Our magnanimity has been quite beyond that spirit of national honor and independence, which every nation must exhibit to be respected.

At all our seaport cities are to be found consuls and other public functionaries, representing different European Governments.--The people will demand that we exhibit some self respect, and that these cease their functions. England and France have not chosen to know such a Government as the Confederates States, in which they have many public functionaries.

We demand as a right that these functionaries be informed that we know no such powers as they purport to represent, and that none of their acts as such will be recognized. The plainest rules of common sense will at once endorse this position as the only one that we, as a nation, can adopt.

We hear of the English Consul, the French Consul, the Spanish Consul, and many others, doing this and that at different points of the Confederate States; issuing passports, protecting property etc., etc.

How came they to be appointed to the discharge of these functions within these Confederate States? We answer that they were never so appointed.

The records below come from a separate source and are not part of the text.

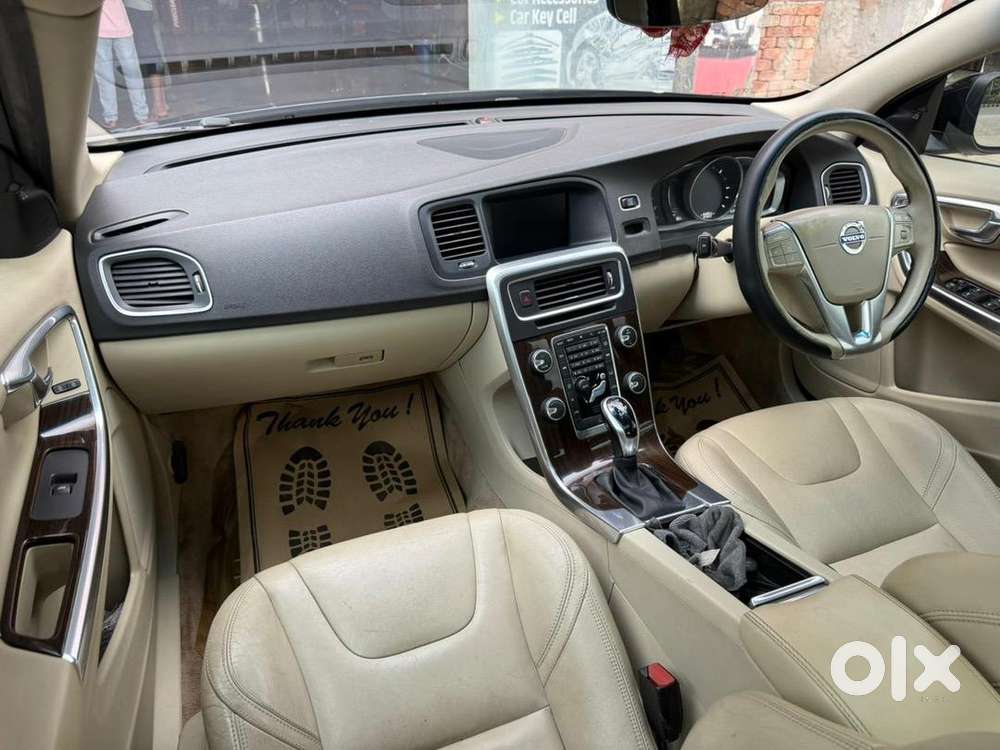 Volvo S60 2017 Diesel Well Maintained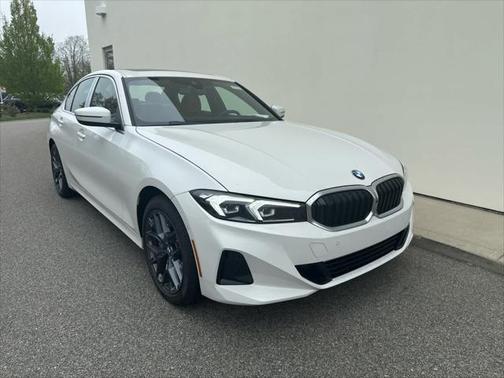 2025 BMW 330 i xDrive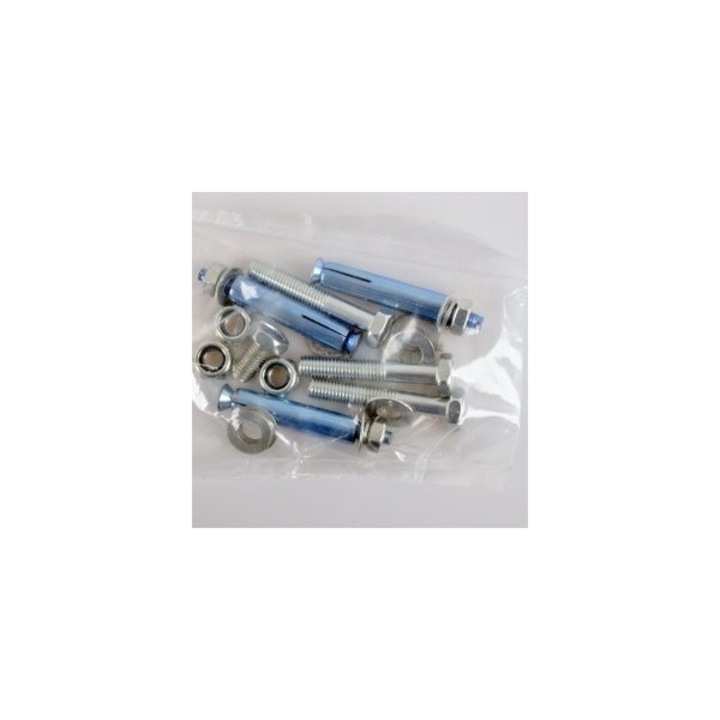 Опора за боксов чувал за стена inSPORTline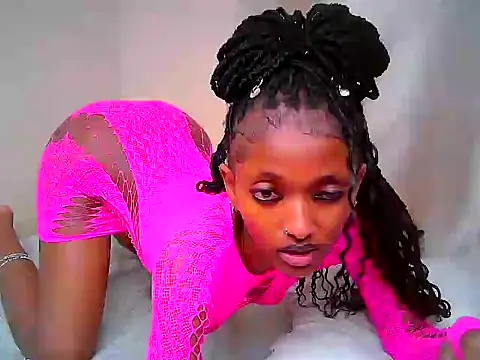 Show de Qute_nimple na webcam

They were accredited as such to those posts and localities whilst we were a part of the United States.

We have absolved ourselves from the United States Government, but still we allow a portion of her machinery to perform her functions within our borders.

It may be answered that these are not functionaries of the United States, but of European powers.

This does not change the obligation. We have sent to the powers thus represented among us, or the most of them, and proposed to treat with them as a nation. They have rejected our proffer; therefore, the instincts of honor, year, even of the commonest principles of right, demand of us enough self-respect to say to these functionaries that you cannot longs be recognized as such — This will induce those Governments at once to discover what is at least their interest, if not duty, and that will be to recognize our Government by sending ministers and consuls to represent them and their subjects upon our soil.

Complications are already arising which is an argument in support of the views advanced. Questions have arisen between our military authorities and some of these foreign representatives, and in one case, if not more, one of these representatives has said he must appeal to the Minister at Washington for a decision in the premises.

We call upon our Congress to take hold of this question, and place our country and people upon terms just and honorable to them, by knowing no Government or representative of a Government which does not reciprocate this knowledge and representation.